Upstream process development for Adeno-Associated Virus production in a continuous bioreactor

Recombinant adeno-associated viruses (rAAV) have been the viral vector of choice for most gene therapies. However, their large-scale production remains challenging due to insufficient yields to support the increasing clinical demand, high manufacturing costs, and limited scalability. Continuous production allows to reduce costs, minimize batch-to-batch variability, and enhance space-time yield.

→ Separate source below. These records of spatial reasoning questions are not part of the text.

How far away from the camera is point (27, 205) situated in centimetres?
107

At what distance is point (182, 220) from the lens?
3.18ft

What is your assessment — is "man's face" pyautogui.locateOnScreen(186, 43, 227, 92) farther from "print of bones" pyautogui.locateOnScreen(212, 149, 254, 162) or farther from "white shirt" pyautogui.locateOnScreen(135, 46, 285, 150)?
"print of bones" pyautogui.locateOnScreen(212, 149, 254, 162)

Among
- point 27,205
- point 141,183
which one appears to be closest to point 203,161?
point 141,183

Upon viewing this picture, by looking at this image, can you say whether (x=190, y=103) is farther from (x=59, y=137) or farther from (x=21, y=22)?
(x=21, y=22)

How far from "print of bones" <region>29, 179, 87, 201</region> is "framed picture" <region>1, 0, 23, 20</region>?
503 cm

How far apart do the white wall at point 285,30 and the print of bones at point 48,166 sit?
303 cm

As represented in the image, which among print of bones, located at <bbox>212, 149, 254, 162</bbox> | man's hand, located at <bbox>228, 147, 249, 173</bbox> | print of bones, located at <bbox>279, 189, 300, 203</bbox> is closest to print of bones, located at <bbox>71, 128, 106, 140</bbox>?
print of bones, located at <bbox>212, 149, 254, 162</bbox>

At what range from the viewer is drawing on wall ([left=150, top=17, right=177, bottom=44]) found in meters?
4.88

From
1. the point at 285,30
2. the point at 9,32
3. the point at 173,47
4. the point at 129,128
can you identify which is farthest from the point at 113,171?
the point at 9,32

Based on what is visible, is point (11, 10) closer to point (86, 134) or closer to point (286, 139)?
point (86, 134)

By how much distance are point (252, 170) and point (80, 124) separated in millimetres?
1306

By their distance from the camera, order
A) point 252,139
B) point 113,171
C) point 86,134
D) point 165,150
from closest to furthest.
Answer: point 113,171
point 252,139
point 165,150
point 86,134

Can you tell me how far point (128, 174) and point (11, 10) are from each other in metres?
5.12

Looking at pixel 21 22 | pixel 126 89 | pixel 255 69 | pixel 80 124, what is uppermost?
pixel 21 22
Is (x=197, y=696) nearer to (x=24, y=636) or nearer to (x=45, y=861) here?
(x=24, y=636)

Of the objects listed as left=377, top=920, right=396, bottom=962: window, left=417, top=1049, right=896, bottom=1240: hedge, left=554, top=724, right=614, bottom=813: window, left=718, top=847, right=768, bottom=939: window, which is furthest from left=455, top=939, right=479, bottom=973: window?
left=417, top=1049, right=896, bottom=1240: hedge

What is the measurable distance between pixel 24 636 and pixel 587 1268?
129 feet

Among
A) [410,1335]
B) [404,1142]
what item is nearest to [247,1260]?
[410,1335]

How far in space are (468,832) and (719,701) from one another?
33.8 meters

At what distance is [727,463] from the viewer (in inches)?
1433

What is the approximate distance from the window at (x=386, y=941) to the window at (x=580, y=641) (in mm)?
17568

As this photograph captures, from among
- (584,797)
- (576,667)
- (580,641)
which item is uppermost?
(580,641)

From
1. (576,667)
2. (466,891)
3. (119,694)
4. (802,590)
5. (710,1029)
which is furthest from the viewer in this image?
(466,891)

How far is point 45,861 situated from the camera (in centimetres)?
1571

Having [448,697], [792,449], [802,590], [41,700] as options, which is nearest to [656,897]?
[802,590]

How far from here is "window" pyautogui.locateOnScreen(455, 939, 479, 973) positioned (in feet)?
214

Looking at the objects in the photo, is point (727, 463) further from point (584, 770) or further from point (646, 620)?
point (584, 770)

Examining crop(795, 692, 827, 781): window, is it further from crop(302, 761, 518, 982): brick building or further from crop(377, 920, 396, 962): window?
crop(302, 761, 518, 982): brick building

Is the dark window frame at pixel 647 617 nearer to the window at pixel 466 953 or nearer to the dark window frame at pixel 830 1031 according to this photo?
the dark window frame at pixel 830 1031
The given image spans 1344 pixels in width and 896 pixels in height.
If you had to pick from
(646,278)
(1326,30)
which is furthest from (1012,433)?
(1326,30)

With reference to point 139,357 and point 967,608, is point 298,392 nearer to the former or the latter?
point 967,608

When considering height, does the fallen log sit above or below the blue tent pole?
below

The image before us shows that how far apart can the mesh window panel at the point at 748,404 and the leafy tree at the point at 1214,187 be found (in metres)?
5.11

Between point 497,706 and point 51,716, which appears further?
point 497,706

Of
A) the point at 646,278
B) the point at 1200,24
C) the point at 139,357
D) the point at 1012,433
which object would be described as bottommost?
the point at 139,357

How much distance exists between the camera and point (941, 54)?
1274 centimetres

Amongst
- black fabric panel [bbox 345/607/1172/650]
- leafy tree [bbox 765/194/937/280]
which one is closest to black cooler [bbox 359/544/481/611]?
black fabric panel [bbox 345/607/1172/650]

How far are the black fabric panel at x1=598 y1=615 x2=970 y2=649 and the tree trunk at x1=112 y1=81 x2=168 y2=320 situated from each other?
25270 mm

This thesis aimed to develop the upstream processing of rAAV production for further implementation in a continuous two-stage bioreactor system using a HeLaS3 producer cell line (PCL). Two HeLaS3-PCL clones were adapted to grow and produce rAAV in the same culture medium, eliminating the need for media exchanges between growth and production phases being practiced so far. These adapted cells showed stable growth kinetics, and the adaptation process did not adversely impact their ability to produce rAAV. Infections experiments revealed that a high cell concentration at infection (CCI) negatively affected yields due to the cell density effect (CDE), leading to the selection of a lower CCI for optimized rAAV production. While complete media exchange (M.E.) at the time-of-infection (TOI) allowed to maximize titers, its implementation in a bioreactor setting is challenging; thus, a pseudo-perfusion strategy was implemented in shake-flask experiments to simulate different perfusion rates conferring partial media exchange (pM.E.). These experiments showed that by-product accumulation may be compromising productivity in adapted cells when compared to non-adapted cells. Through an econometric analysis, the most cost-effective pM.E. strategies for both cell lines were identified. Continuous rAAV production was simulated in shake-flask via a virus-passage stability study, in which both cell lines were infected in 5 consecutive rounds for rAAV production. While adapted cells showed stable rAAV titers, non-adapted cells showed fluctuations, which could have been linked to the generation of defective interfering particles (DIPs). Despite these oscillations, a second econometric study confirmed that producing rAAV in a continuous setting using non-adapted cells remains the most cost-effective option. This study provides the foundation to establish the first proof-of-concept of continuous rAAV production in a two-stage bioreactor using a stable producer cell line (PCL), paving the way to process intensification through integration of continuous upstream and downstream manufacturing.